Se buscarmos a compreensão do processo educativo como uma construção que é histórica, é possível inferir que as contribuições da tecnologia para a educação adquirem um papel importante no que diz respeito às possibilidades de inclusão das pessoas no espaço do saber.

Há um patrimônio acumulado historicamente pela humanidade e que o processo educativo tem tido o papel de preservá-lo. A educação assume, desta forma, um papel de conservar a cultura produzida ao longo da trajetória humana. Há uma dimensão do processo educativo, porém, que é o de criar as condições para que as novas gerações possam agir no mundo tendo em vista promover as transformações desejadas. Neste sentido, a educação assume seu caráter transformador. Assim, as ações realizadas nesse tempo histórico, bem como o produto decorrente delas, se transformarão no patrimônio das gerações futuras. Assumindo esta dupla perspectiva da educação, coloca-se o problema de situar no tempo presente as condições que resguardam a possibilidade de se avançar rumo ao futuro e em que medida o conjunto da humanidade dominará os mecanismos para acompanhar e interferir nas mudanças propostas.
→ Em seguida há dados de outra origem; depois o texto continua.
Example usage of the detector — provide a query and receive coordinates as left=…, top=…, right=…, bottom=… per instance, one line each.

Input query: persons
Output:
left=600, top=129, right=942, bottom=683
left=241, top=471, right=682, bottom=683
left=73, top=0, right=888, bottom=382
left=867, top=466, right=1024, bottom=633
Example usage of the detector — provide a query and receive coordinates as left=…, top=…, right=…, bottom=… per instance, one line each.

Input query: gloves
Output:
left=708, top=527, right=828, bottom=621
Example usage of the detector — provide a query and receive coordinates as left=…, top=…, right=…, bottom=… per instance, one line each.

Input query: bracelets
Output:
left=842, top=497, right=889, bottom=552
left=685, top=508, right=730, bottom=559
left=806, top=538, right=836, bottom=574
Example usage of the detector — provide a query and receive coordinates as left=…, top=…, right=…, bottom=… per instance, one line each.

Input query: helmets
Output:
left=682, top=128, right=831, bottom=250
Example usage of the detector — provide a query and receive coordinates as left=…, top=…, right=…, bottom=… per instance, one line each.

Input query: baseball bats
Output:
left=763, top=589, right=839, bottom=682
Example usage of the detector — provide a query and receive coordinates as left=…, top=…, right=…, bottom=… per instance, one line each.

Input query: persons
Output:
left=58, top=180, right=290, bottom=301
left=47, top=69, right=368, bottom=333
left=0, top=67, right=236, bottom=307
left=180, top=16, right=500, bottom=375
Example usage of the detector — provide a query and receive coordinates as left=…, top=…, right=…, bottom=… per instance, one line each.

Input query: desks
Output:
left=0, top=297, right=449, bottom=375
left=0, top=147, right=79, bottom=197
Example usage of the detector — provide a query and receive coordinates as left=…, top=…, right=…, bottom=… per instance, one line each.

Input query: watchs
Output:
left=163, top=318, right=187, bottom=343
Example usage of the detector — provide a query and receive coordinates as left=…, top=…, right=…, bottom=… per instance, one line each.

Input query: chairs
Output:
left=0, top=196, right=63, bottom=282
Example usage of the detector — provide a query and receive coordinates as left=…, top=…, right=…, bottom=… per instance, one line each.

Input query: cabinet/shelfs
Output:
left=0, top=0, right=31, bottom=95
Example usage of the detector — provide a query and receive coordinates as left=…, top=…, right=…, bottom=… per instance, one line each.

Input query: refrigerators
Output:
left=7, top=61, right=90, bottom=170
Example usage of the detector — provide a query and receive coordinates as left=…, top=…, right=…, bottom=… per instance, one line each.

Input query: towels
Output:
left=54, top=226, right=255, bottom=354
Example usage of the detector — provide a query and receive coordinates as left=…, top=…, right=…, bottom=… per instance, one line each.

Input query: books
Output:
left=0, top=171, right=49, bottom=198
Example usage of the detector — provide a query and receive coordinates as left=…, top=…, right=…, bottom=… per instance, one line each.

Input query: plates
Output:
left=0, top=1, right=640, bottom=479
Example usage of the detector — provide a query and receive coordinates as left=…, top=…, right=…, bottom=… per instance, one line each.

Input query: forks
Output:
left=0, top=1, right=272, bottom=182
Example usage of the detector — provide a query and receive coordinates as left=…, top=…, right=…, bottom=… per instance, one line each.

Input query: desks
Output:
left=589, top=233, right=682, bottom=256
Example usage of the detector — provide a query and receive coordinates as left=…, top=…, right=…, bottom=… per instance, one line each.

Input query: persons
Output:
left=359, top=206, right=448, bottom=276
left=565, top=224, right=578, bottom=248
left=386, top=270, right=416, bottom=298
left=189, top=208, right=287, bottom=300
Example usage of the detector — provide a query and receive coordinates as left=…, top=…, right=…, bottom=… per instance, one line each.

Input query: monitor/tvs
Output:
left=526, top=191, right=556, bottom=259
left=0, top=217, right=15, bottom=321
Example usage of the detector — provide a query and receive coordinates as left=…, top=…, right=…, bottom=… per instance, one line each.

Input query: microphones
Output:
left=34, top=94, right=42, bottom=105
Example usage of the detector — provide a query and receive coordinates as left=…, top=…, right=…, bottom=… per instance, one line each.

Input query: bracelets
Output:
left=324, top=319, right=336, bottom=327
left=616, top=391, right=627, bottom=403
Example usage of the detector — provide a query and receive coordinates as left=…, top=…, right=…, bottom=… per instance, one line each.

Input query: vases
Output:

A velocidade com que a tecnologia da informação se estabelece na configuração do espaço do saber, como aponta Lévy (1998), possibilita o rompimento das fronteiras do conhecimento, o que certamente causará uma mudança na concepção da escola e da educação. O que tudo isso parece indicar é que é preciso caracterizar essa mudança e

determinar em que sentido as relações pedagógicas serão alteradas. Isso põe, ainda, a necessidade de se analisar se o diálogo, como um fenômeno que ocorre entre os sujeitos do ato pedagógico, é possível nesta nova configuração.